- _Text section_:
-- -- --

The actual mechanics of the chemistry, I suspect, is advanced citing a recent (2019) reference noting some radical chemistry. My take is as follows:
First, heating in air (an O2 source) a boiling mix of NaOH and water in the presence of sulfur, I would argue may involve the reversal of the following radical reaction:
O2•- + OH• = O2 + OH-
where explicitly the reverse reaction, which was actually proposed as early as 1963 by Schroeter in alkaline conditions (see https://books.google.com/books?id=57noBQAAQBAJ&pg=PT717&lpg=PT717&dq=ozonide+anion&source=bl&ots=l2q2T3F5M1&sig=vN96PvvfnVU_NMsWppZ9w35_HYw&hl=en&sa=X&ved=0ahUKEwjKysOjxLnKAhVF8x4KHXeZBJY4ChDoAQgwMAg#v=onepage&q=ozonide%20anion&f=false ), is:
O2 + OH- = O2•- + •OH (Source above, Eq 5.98)
which apparently can be accomplished in the presence of high oxygen pressure, heat and alkaline conditions (as employed in oxygen-alkaline bleaching, see comments at: https://www.lindeus.com/en/processes/cleaning_polishing_grinding/bleaching/oxygen_reinforced_alkaline_extraction/index.html ). In the current text, the reaction equilibrium may be moved to the right with the consumption of formed radicals with say sulfur/sulfur compounds.
In particular, I suspect, the sulfur in heated water/OH- may acquire a charge upon heating and in accord with the electrostatic properties of a colloidal suspension resulting in the presence of some solvated electrons. Then, the formation of sulfur related radical(s):
S + e-(aq) = S•−
A path to the consumption of the highly reactive and non-selective hydroxyl radical (created above) could be:
S•− + OH• = S + OH-
One could also argue that the action of heat/light (see, for example, https://www.sciencedirect.com/science/article/pii/S1010603018309729 ) may reverse the above reaction leading to S•− radical.

-- -- --

- _Dataset extract_:

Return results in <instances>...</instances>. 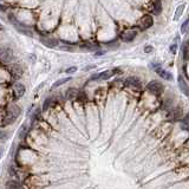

-- -- --

- _Given request 1_: In the sulfur chemistry post, why might the equilibrium of the reaction O2 + OH- = O2•- + •OH be moved to the right? Answer in one to three sentences.
- _Given request 2_: According to the sulfur chemistry post, who proposed the reverse reaction in alkaline conditions as early as 1963?

- _Written solution 1_: The equilibrium may shift to the right because sulfur or sulfur compounds consume the radicals the reaction forms. For example, the post suggests the hydroxyl radical could be used up by reacting with S•−.

- _Written solution 2_: Schroeter.